The segmentation of a shape into meaningful parts is also central to the development of interactive computer applications, such as the creation of computer interfaces that people can use to manipulate shapes. Inspired by the importance of the part structure of a shape in both human perception and computer applications, Rutgers researcher Doug DeCarlo and his students have developed a new model for decomposing a shape into parts using methods in differential geometry to analyze the curvature of the shape’s contour and skeleton. The key to the approach is the use of geometric relatability, a measure of how easily two separate curve segments join together into a single smooth curve.
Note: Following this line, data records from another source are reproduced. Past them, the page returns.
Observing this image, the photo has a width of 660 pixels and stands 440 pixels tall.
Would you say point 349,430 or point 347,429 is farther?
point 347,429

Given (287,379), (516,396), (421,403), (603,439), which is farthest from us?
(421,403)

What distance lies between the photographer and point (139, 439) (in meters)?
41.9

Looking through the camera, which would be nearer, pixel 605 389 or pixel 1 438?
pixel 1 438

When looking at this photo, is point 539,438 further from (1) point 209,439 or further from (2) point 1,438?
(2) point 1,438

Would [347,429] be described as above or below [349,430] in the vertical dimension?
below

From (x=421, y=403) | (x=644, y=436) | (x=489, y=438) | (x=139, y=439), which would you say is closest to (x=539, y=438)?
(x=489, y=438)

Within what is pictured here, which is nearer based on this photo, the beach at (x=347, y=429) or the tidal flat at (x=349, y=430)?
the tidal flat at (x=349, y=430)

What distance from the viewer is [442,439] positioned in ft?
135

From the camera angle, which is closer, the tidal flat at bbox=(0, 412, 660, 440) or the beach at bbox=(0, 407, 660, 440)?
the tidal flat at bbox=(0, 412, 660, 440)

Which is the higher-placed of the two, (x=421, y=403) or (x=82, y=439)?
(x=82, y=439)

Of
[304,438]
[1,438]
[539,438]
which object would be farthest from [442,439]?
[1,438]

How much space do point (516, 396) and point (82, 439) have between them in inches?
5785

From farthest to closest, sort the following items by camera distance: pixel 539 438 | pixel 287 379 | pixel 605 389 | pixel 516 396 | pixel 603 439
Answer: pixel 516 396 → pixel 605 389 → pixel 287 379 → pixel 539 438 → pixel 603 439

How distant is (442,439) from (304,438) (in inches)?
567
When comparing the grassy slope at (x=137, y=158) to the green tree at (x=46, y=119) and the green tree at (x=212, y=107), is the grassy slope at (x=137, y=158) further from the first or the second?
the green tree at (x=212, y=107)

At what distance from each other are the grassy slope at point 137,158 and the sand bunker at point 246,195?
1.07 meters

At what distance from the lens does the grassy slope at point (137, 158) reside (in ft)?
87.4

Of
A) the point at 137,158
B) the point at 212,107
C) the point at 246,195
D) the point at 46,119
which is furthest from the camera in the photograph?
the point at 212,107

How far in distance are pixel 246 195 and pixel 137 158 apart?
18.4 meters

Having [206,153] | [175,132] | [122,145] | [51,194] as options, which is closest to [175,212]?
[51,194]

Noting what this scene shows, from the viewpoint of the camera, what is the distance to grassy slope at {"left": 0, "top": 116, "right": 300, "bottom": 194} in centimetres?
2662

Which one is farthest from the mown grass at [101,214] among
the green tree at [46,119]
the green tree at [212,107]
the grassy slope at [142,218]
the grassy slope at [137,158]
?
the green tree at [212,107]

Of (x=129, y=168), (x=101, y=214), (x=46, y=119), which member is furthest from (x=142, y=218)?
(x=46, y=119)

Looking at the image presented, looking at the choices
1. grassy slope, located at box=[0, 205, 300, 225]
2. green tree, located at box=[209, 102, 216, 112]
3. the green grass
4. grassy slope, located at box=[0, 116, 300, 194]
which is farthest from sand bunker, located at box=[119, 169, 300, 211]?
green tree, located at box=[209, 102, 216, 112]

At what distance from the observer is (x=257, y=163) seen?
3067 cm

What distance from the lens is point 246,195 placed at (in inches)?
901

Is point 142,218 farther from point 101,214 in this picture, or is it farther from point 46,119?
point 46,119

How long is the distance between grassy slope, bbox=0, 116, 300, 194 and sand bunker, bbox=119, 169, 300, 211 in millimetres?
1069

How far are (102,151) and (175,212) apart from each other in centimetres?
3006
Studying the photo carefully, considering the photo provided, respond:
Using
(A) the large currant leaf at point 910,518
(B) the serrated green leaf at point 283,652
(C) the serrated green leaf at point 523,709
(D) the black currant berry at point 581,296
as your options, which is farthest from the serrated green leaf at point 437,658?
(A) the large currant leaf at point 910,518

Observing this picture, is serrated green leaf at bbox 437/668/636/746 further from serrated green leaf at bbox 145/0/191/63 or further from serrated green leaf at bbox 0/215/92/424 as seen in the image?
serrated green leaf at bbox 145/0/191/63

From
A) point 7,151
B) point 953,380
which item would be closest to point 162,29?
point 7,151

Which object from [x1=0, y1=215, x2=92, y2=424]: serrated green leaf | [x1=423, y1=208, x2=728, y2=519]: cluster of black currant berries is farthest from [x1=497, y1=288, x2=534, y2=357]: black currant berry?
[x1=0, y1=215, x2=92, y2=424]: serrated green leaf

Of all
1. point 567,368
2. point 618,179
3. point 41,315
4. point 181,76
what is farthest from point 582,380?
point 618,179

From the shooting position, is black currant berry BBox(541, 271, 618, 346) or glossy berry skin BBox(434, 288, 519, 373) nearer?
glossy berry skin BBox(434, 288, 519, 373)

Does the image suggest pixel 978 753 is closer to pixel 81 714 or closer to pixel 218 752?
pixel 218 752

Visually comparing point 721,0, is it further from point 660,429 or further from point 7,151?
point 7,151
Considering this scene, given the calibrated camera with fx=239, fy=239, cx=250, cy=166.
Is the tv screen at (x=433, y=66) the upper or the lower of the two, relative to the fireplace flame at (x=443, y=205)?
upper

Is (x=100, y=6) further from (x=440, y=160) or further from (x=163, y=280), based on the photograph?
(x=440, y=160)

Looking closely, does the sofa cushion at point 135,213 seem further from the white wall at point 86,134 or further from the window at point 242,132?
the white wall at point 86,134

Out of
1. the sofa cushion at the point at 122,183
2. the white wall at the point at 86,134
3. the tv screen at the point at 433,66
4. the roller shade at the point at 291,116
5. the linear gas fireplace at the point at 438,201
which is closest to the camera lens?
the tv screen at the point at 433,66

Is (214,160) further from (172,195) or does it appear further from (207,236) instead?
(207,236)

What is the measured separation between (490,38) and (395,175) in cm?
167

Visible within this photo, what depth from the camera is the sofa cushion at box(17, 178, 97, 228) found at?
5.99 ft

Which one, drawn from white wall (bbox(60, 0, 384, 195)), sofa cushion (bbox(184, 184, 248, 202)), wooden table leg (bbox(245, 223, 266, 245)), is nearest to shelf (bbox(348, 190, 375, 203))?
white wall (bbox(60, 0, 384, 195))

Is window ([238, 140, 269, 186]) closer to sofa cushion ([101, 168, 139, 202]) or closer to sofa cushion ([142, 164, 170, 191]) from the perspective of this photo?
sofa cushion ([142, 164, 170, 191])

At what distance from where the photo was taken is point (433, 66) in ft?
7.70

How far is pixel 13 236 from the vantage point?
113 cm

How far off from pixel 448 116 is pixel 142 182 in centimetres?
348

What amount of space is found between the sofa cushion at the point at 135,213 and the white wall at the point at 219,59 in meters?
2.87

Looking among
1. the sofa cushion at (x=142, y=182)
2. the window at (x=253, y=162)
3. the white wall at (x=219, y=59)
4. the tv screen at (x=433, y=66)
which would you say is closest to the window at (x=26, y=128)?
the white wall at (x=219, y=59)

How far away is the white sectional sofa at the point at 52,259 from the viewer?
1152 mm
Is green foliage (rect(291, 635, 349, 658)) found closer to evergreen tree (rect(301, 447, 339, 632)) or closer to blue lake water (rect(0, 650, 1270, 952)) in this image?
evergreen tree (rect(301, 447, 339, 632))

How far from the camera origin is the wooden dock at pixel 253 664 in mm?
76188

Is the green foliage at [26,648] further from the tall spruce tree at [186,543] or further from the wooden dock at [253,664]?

In contrast to earlier approaches to shape segmentation, DeCarlo’s model does not simply divide a shape, but instead allows decomposition of a shape into perceptually meaningful components. As a result, when a part is removed no trace of it remains in the shape, and the part itself takes on the characteristics of an interpretable shape. This novel approach to shape segmentation is part of DeCarlo’s overall research program of developing meaningful graphical computer interfaces: representations that convey the meaning of a visual array in ways that people can readily understand and use in interactive applications.

Address Goals

The past decade has seen a proliferation of perceptual technologies, from automated systems that recognize faces, voices or 3D scenes, to dynamic multimodal interfaces and realistic virtual environments that enrich our communication with computers and with each other. It is now widely recognized that for these developments to succeed, it is imperative that they be based on firm knowledge and theories of human perceptual function. This activity shows the importance and value of developing novel perceptual graphical interfaces based on theories of human perceptual function. Often the most effective computer-generated images are not literal depictions of a scene, but rather, meaningful abstractions that convey essential information in a way that is readily understood. A developing field within computer graphics consists of attempts to create usable images – “visual explanations” – that are easy to understand because their structure and design is inherently compatible with the way the human perceptual system perceives and extracts meaning from a scene over space and time. Examples are found in the generation of assembly instructions, line drawings of 3-dimensional objects, and artistic rendering of natural scenes. These efforts depend on incorporating models of human perceptual analysis into the rules governing the design. The particular activity described in the highlight shows that advances in the understanding of how people perceive, recognize and classify shapes – in particular, the importance of the part structure of a shape – has motivated and guided new geometric and computational methods to create meaningful depictions of shapes that can be understood and manipulated by human perceivers.